(Data in this exercise)

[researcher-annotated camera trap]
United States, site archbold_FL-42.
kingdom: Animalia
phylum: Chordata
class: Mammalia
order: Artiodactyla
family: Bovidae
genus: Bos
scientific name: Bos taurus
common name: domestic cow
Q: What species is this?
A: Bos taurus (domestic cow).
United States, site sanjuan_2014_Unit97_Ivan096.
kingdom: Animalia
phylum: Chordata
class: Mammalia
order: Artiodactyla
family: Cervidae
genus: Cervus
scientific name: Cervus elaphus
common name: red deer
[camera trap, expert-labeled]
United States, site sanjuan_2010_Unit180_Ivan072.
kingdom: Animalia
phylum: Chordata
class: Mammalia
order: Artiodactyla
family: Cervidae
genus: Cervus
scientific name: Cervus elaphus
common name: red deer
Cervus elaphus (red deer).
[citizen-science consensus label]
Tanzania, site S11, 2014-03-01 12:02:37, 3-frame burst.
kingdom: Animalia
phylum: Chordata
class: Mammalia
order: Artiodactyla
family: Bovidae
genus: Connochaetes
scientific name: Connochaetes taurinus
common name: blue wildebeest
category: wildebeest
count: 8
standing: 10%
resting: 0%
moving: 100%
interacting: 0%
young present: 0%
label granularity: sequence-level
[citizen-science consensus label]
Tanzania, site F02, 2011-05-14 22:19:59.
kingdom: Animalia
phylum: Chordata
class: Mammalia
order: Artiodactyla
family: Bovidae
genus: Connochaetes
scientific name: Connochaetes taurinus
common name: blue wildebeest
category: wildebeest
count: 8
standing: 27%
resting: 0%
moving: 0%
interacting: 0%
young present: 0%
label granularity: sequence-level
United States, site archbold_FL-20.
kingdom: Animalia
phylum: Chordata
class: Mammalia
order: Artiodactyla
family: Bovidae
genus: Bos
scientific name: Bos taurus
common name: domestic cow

(End Data in this exercise)

● What the task requires
Give the number of lines in the listing that hold the word "States", with no other words.

● Written response
4